Yukatan data model 0.2

As the naive version of the Yukatan data model obviously is not good enough for any serious email management purposes, we need to make a more accurate version of the data model.

The definite standard on which to base this second version of the data model is RFC 2822, "Internet Message Format" - an updated version of the famous RFC 822 that specifies the "Standard for ARPA Internet Text Messages".

First, the sections "2.1. General description" and "3.5. Overall message syntax" of RFC 2822 describe an email message as a combination of header fields and an optional message body, that is simply text without any special semantics. Thus an email message is an object with the following properties:

any number of header fields
optional text body

A header field is described in section "2.2. Header Fields" as a combination of a field name and field body.

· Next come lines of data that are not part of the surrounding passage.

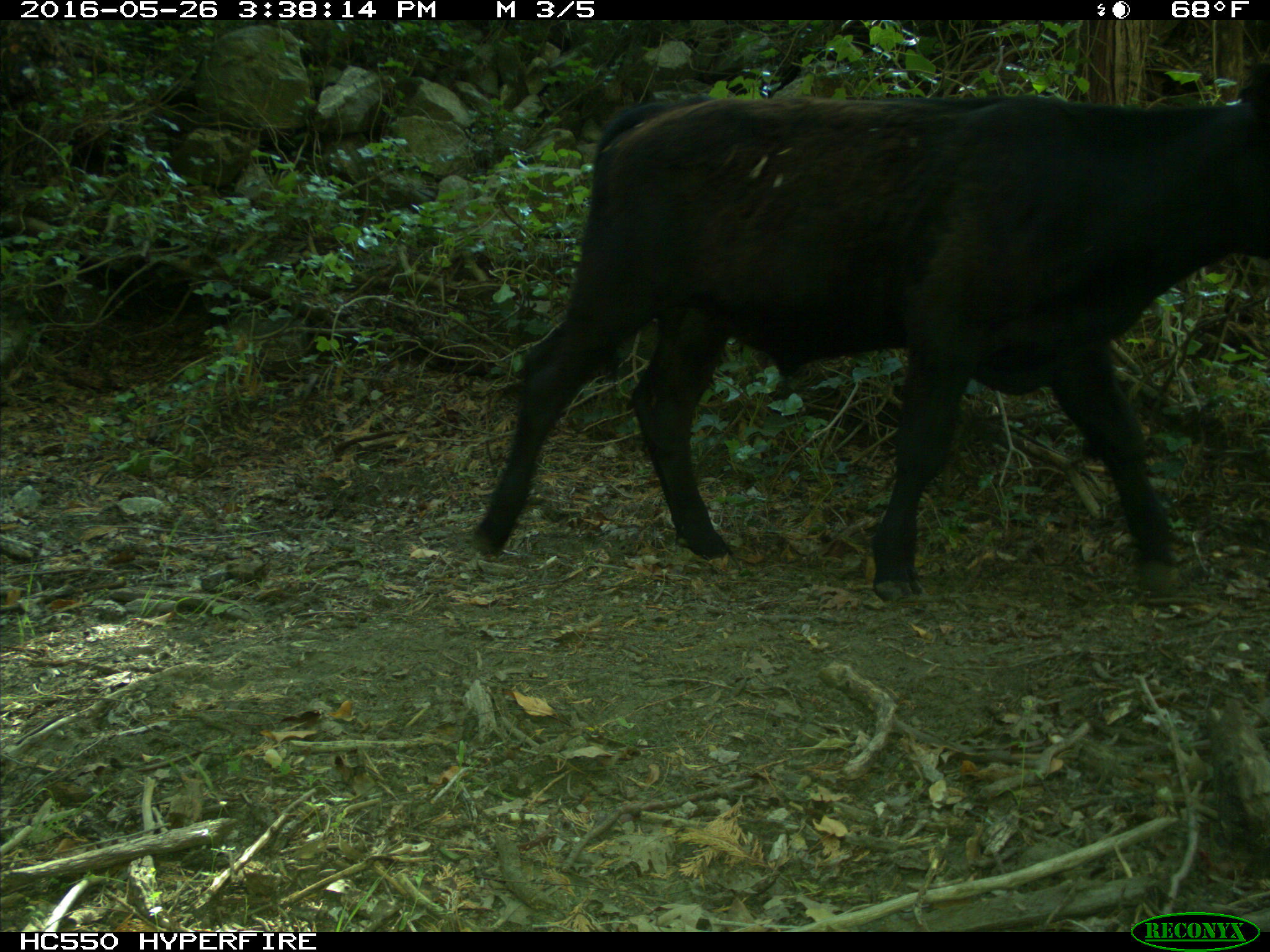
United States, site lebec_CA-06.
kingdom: Animalia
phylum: Chordata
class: Mammalia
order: Artiodactyla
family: Bovidae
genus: Bos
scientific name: Bos taurus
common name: domestic cow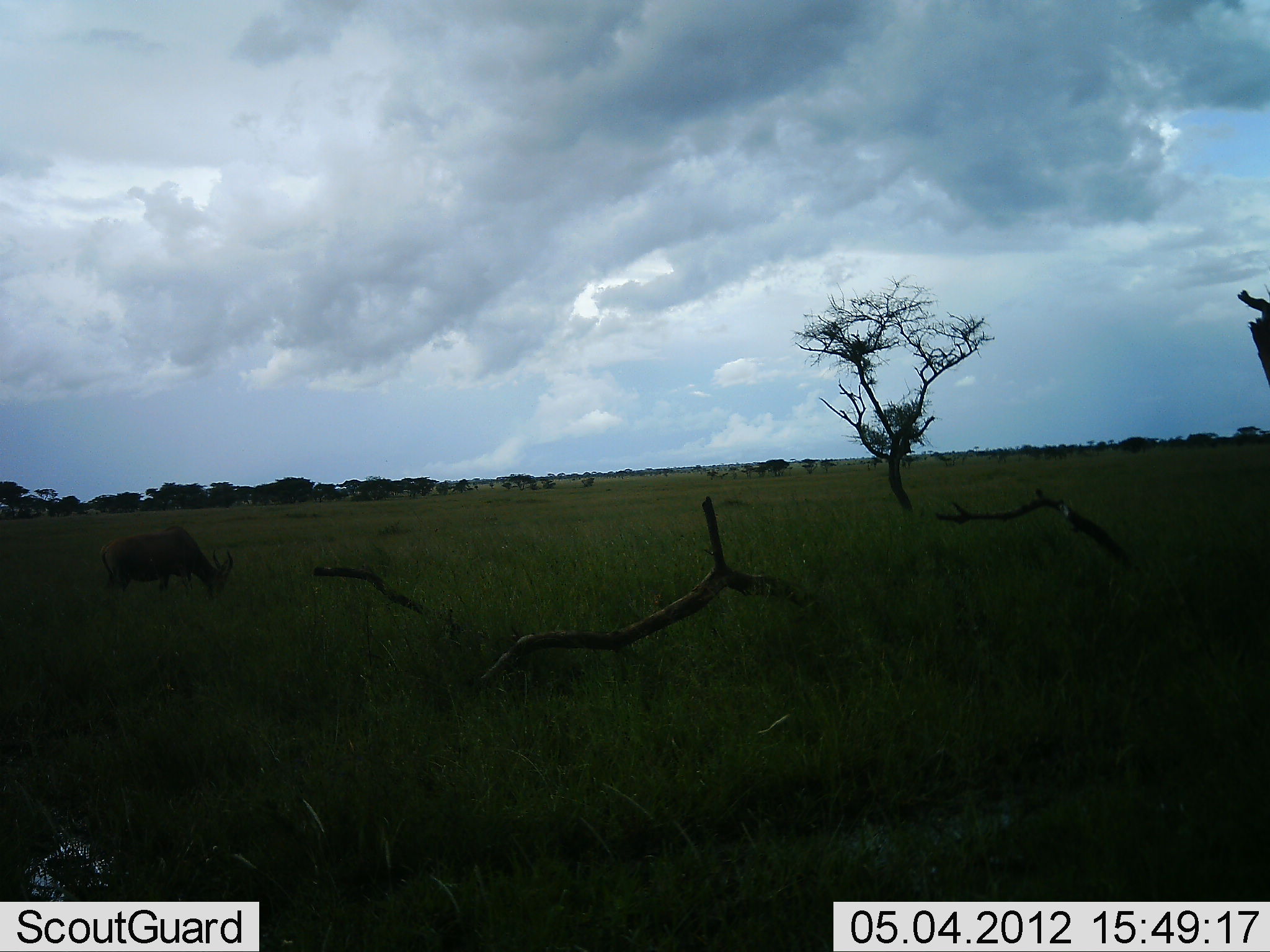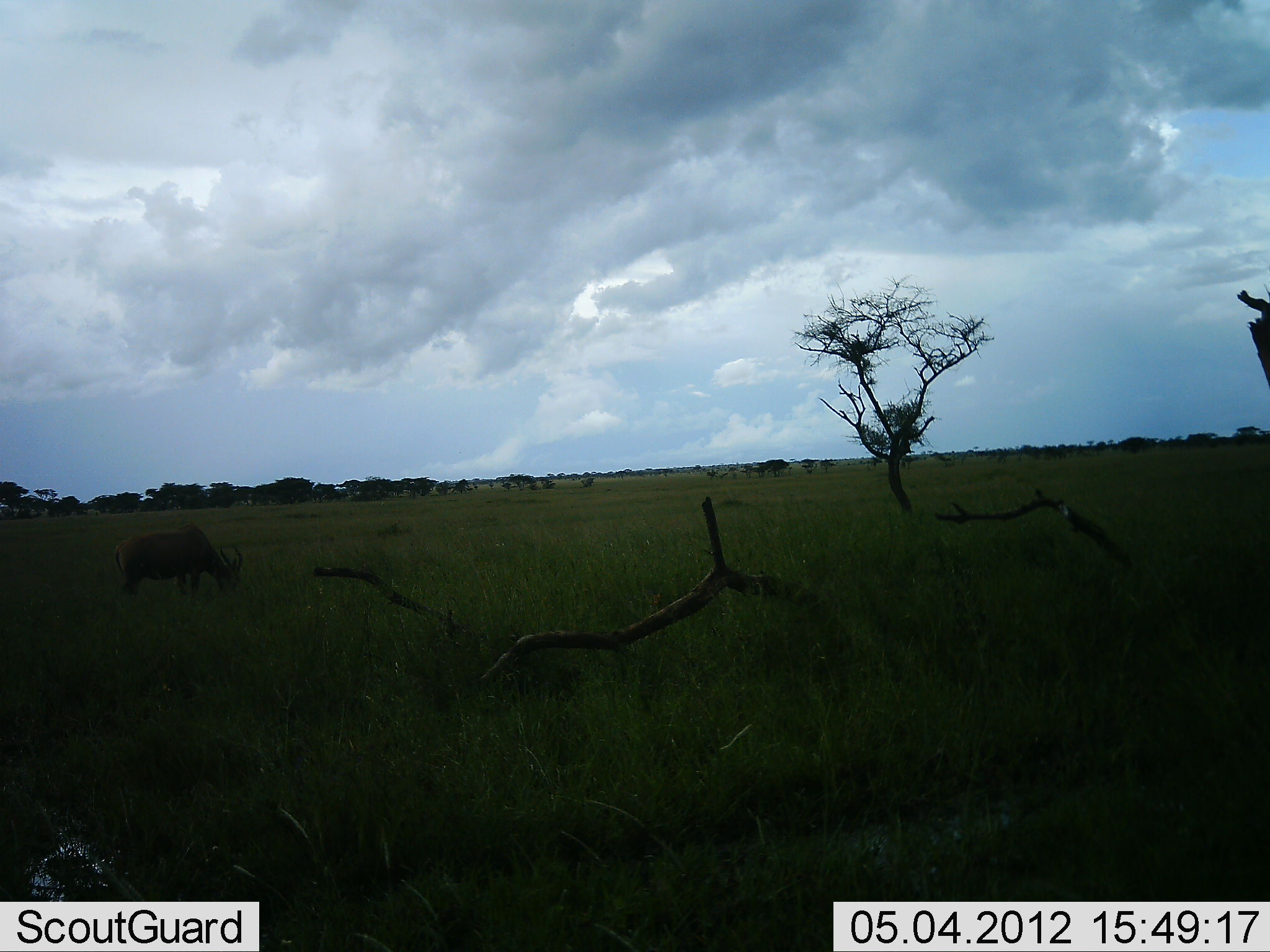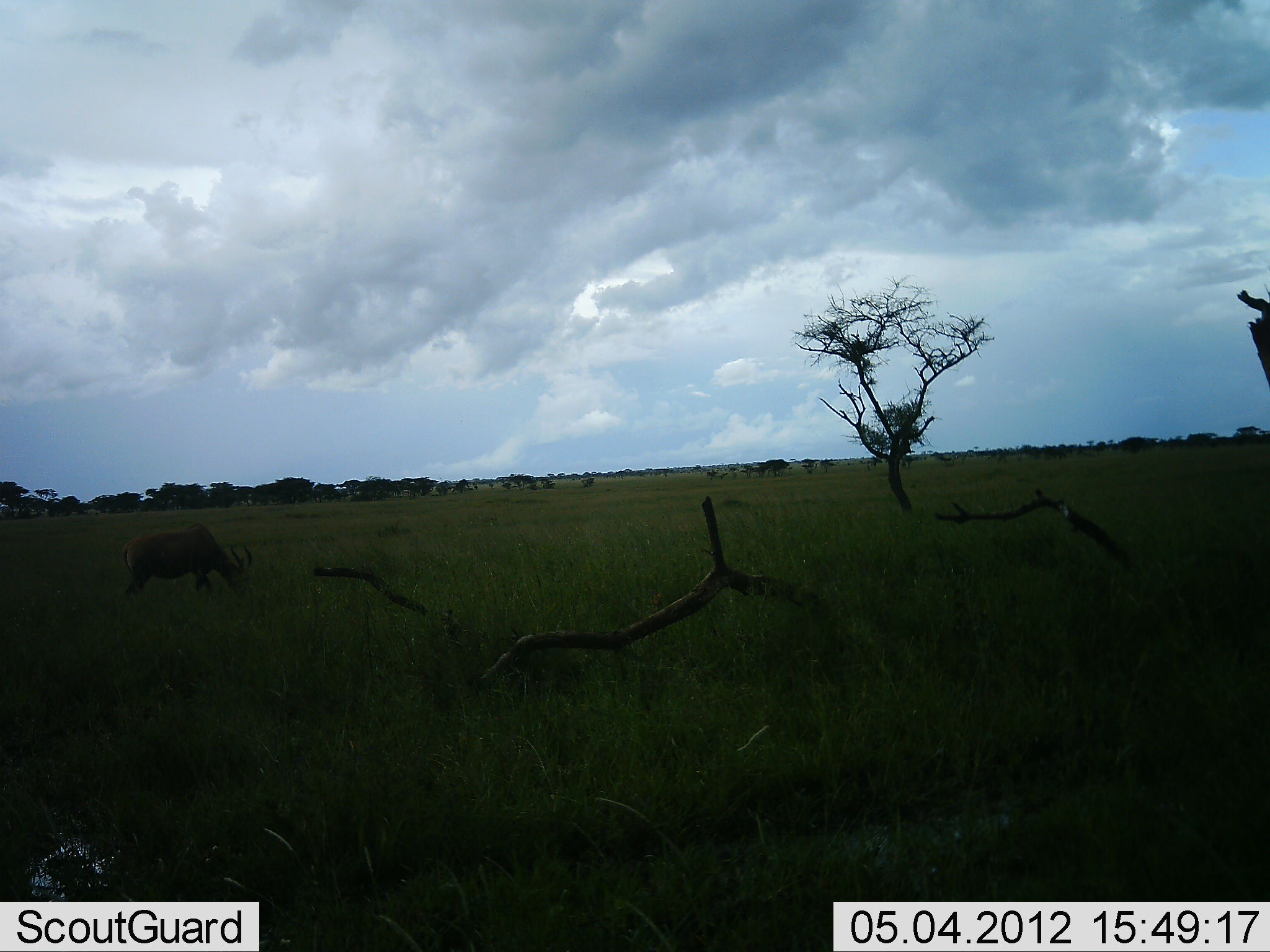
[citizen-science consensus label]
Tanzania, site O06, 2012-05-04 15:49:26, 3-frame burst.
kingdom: Animalia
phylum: Chordata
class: Mammalia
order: Artiodactyla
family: Bovidae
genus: Alcelaphus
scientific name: Alcelaphus buselaphus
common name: hartebeest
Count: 1.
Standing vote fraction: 12%.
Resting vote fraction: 0%.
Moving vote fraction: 12%.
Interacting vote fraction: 0%.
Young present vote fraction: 0%.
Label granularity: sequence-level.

Section "3.6. Field definition" mentions that the fields might be reordered but suggests that reordering should not be done. Thus the data model should preserve information about the header field order.

Expressed in SQL with an serial number as a unique message identifier, the model would quite simply be:

CREATE TABLE message (
        msgid           SERIAL PRIMARY KEY,
        body            TEXT
);
CREATE TABLE headerfield (
        msgid           INTEGER NOT NULL
                        REFERENCES message
                        ON UPDATE CASCADE ON DELETE CASCADE,
        fieldno         INTEGER NOT NULL
                        CHECK (fieldno >= 0),
        fieldname       CHARACTER VARYING NOT NULL
                        CHECK (LOWER(fieldname) = fieldname),
        fieldbody       CHARACTER VARYING NOT NULL,
        PRIMARY KEY (msgid, fieldno)
);

To simplify processing, the body field would have all CRLF line breaks converted to Unix-type LF line breaks. According to the original RFC 822 case should be ignored when interpreting the header field names. Thus the header field names should always be stored in lower case to simplify processing. The colon that separates the field name from the field body is not stored. Also, to simplify processing, extra whitespace and line foldings are removed from field bodies before they are stored.

This model captures a lot more details than the naive version 0.1, loosing in principle only some relatively low-level formatting information. However the data model is now much more difficult to use programmatically and still doesn't take into account the various specific rules mentioned by the RFC. Thus there is clear need for version 0.3 of the Yukatan data model.